▶ **Records provided**:
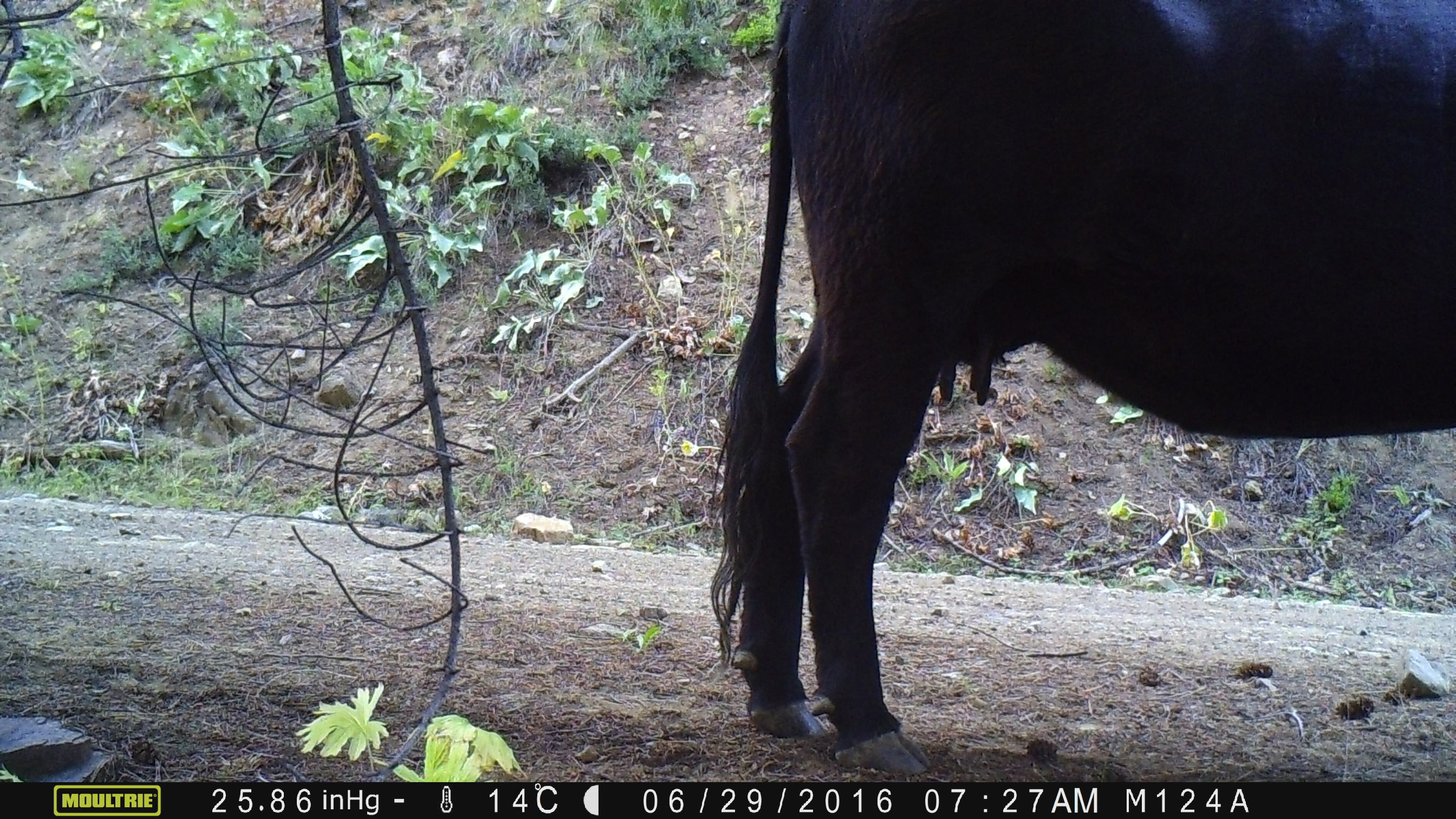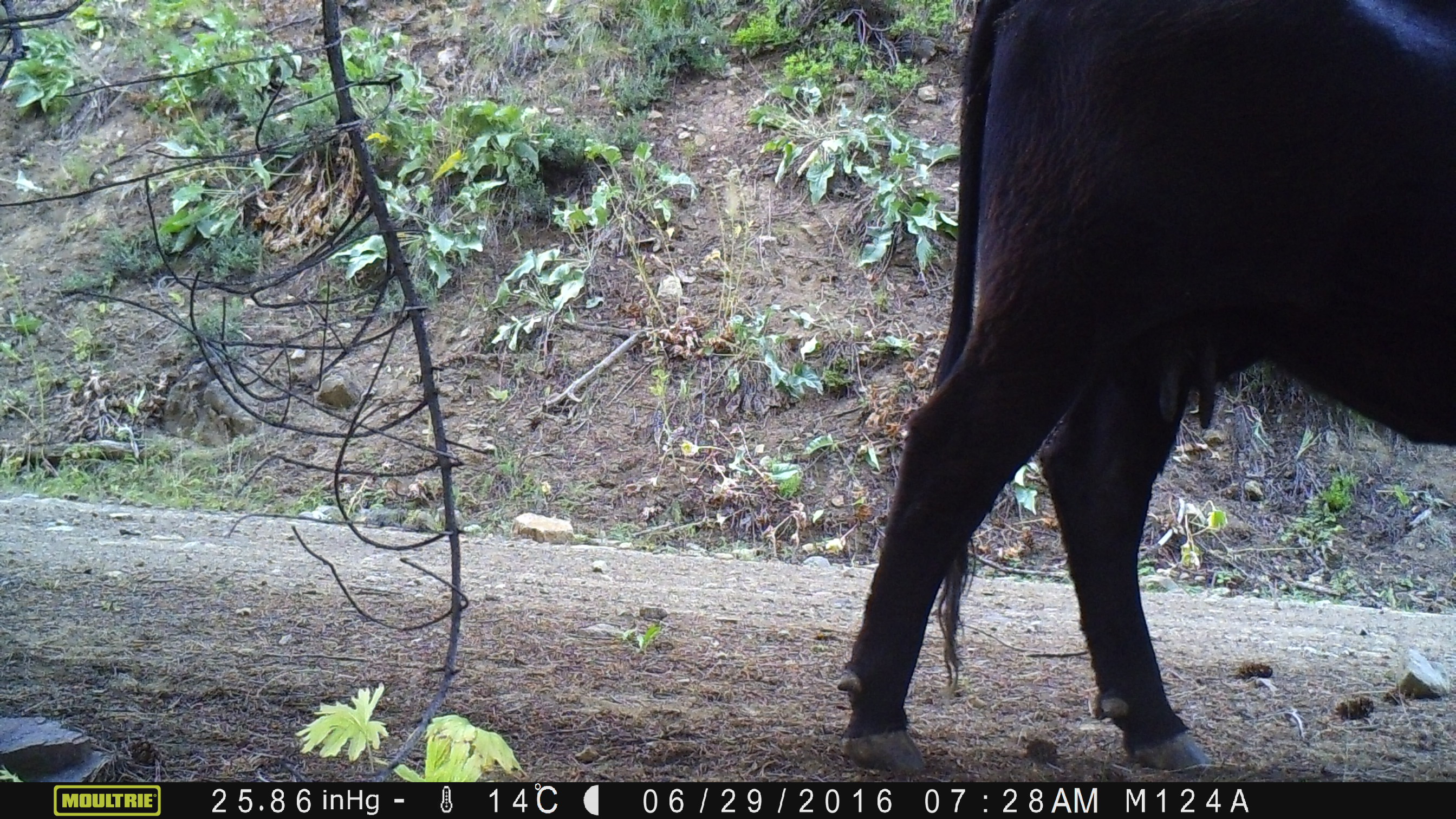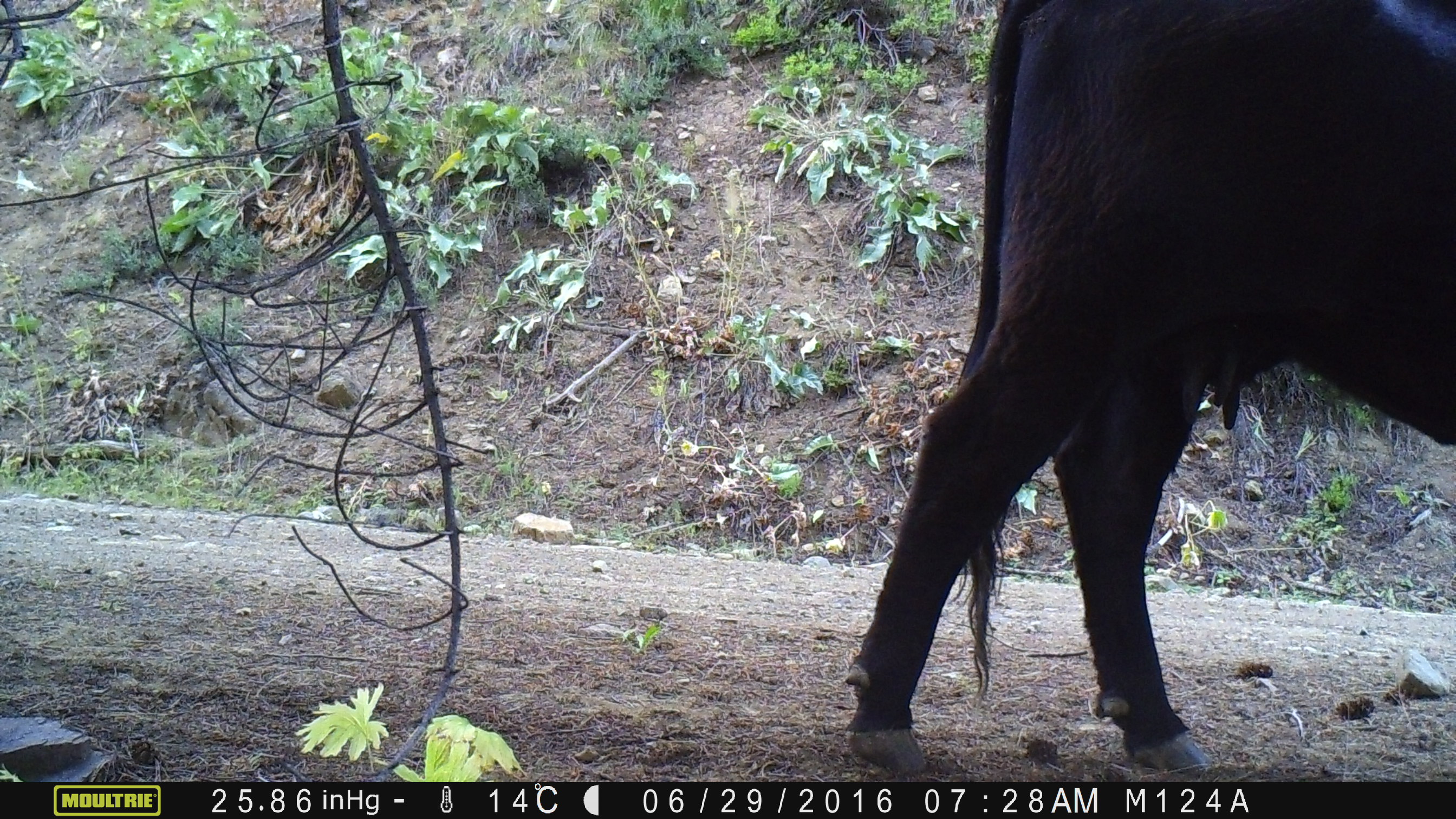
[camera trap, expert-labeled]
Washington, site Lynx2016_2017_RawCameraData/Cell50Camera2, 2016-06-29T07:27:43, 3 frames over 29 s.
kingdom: Animalia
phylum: Chordata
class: Mammalia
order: Artiodactyla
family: Bovidae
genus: Bos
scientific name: Bos taurus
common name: domestic cattle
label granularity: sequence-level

▶ **Work order**:
Without copying the pictures, transcribe the entries exactly.

▶ **Output**:
[camera trap, expert-labeled]
Washington, site Lynx2016_2017_RawCameraData/Cell50Camera2, 2016-06-29T07:27:43, 3 frames over 29 s.
kingdom: Animalia
phylum: Chordata
class: Mammalia
order: Artiodactyla
family: Bovidae
genus: Bos
scientific name: Bos taurus
common name: domestic cattle
label granularity: sequence-level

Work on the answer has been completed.